This one was loaned to me by one of the members of my book group - the one who probably knows me and my taste in books the best. So when she said she thought I'd like this one, I listened.
And she was right.
I did, indeed, love this one.
It's a sprawling, epic novel that covers centuries and history and interweaves stories from different eras, starting with ancient Mesopotamia and finishing around 2018.
There are three main protagonists, Zaleekah, a hydrologist living in London in 2018, Narin, a young Yazidi girl living with her grandmother on the banks of the Tigris as it is about to be dammed, flooding her village, and Arthur (real name King Arthur of the Slums and Sewers), a Victorian pauper who grows up to be one of the British Museum's leading experts on ancient Mesopotamian poetry and script.
As you'd probably expect rom a book with "rivers" in the title, rivers and water are central to the story, from a drop of rain falling into King Ashurbanipal's hair to the Thames and Tigris rivers winding their way through history. That aspect of it reminded me of a writing exercise I did at school, where we wrote a story from the POV of a water molecule, following it through history and the various different lives it could have touched.
While all three stories were interesting, I think I enjoyed Arthur's the most, maybe because the book followed him from birth to death, giving us the most complete picture of him. The other characters we only saw for short periods of time, like snapshots of their existence.
Just how these three people could be linked does not become clear until the very end of the book, although it's teased at throughout. I felt like the eventual resolution was beautifully underplayed - not made into the big, melodramatic moment it could have been.
I loved this book. As a kid, I went through a period of wanting to be an archaeologist, and this tickled all the parts of me that love the mysteries of ancient civilizations. I know a little about the region and the history and even the poem, The Epic of Gilgamesh, that's central to the story. But I know even more now.
I loved the way real life characters and events wove through the fictional story - particularly when Charles Dickens showed up in Arthur's storyline for a bit.
I have no idea how anyone could go about writing a book like this, with so many threads and timelines and histories weaving through it. The very idea of it boggles my tiny brain. But it works so well here, every piece of every story compliments a part of one or both the others.
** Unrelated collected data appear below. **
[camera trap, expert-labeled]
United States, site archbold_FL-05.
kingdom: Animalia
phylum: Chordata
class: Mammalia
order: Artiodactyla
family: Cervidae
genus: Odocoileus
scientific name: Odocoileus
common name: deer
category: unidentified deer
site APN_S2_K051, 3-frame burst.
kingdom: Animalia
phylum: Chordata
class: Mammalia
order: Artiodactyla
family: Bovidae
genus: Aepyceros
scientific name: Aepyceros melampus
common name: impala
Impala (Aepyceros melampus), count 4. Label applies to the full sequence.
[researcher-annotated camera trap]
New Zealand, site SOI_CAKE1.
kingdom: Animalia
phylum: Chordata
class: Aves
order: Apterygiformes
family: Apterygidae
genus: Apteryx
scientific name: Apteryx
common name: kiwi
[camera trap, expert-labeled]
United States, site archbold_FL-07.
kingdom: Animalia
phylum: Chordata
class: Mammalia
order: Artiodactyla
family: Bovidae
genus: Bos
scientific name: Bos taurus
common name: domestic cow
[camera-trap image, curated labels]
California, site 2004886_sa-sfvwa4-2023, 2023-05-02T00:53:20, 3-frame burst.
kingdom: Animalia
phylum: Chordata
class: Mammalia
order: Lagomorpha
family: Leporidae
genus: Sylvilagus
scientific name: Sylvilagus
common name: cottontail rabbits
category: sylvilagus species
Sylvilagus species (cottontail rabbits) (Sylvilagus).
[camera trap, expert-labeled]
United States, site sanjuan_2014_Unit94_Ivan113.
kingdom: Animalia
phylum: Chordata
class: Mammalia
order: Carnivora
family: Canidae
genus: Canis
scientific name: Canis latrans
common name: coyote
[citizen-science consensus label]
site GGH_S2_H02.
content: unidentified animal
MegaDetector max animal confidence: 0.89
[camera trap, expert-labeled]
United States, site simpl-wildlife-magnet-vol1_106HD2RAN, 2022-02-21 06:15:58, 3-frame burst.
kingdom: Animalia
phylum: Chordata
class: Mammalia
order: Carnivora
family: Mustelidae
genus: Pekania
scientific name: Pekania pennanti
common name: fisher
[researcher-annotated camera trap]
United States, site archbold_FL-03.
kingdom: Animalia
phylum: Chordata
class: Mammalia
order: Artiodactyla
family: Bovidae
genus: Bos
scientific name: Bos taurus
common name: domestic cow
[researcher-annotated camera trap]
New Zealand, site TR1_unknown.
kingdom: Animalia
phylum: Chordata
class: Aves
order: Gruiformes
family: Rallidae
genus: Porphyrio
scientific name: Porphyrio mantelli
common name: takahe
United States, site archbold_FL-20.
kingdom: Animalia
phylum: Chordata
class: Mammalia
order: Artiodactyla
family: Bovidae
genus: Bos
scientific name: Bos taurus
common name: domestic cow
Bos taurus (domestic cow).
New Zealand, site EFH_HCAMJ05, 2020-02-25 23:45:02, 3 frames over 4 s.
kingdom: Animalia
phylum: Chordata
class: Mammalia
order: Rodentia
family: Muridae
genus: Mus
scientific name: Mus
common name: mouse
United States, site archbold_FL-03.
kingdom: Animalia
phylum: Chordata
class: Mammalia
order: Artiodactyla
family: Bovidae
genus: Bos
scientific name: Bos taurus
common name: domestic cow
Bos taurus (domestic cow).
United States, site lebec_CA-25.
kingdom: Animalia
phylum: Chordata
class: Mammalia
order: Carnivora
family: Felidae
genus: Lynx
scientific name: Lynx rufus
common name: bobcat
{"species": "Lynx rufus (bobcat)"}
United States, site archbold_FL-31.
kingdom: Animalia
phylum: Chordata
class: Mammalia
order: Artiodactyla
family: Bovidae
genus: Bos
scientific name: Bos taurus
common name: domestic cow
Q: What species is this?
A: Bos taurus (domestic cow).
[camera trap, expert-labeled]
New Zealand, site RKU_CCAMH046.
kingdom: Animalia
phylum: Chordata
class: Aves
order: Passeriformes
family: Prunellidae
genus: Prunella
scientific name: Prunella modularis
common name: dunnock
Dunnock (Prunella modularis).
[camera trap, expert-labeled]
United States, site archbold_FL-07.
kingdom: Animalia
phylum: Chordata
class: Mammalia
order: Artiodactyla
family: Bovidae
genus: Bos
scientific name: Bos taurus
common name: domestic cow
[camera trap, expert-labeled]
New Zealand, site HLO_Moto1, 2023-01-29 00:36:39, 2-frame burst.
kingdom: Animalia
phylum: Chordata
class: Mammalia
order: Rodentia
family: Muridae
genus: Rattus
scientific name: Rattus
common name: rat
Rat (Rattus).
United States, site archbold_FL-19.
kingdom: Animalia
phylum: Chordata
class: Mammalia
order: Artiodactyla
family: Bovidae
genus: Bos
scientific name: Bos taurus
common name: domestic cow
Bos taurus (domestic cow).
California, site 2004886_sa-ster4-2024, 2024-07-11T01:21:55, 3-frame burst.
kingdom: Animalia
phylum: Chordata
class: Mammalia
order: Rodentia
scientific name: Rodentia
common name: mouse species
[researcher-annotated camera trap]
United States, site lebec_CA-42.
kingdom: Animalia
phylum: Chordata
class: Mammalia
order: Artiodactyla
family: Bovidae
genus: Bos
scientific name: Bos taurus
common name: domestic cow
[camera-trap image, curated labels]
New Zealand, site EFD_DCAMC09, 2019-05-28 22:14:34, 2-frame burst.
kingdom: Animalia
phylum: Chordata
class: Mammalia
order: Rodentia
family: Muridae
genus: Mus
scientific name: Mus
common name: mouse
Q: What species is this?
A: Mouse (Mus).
So I'd recommend this one highly. It's complicated in the very best way, but also has fabulous characters you can't help but care for.
But don't just listen to me. Here's the blurb:
From the Booker Prize finalist author of The Island of Missing Trees, an enchanting new tale about three characters living along two rivers, all under the shadow of one of the greatest epic poems of all time.In the ancient city of Nineveh, on the bank of the River Tigris, King Ashurbanipal of Mesopotamia, erudite but ruthless, built a great library that would crumble with the end of his reign. From its ruins, however, emerged a poem, the Epic of Gilgamesh, that would infuse the existence of two rivers and bind together three lives.
In 1840 London, Arthur is born beside the stinking, sewage-filled River Thames. With an abusive, alcoholic father and a mentally ill mother, Arthur’s only chance of escaping destitution is his brilliant memory. When his gift earns him a spot as an apprentice at a leading publisher, Arthur’s world opens up far beyond the slums, and one book in particular catches his interest: Nineveh and Its Remains.
In 2014 Turkey, Narin, a ten-year-old Yazidi girl, is diagnosed with a rare disorder that will soon cause her to go deaf. Before that happens, her grandmother is determined to baptize her in a sacred Iraqi temple. But with the rising presence of ISIS and the destruction of the family’s ancestral lands along the Tigris, Narin is running out of time.
In 2018 London, the newly divorced Zaleekah, a hydrologist, moves into a houseboat on the Thames to escape her husband. Orphaned and raised by her wealthy uncle, Zaleekah had made the decision to take her own life in one month, until a curious book about her homeland changes everything.
A dazzling feat of storytelling, There Are Rivers in the Sky entwines these outsiders with a single drop of water, a drop which remanifests across the centuries. Both a source of life and harbinger of death, rivers—the Tigris and the Thames—transcend history, transcend fate: “Water remembers. It is humans who forget.”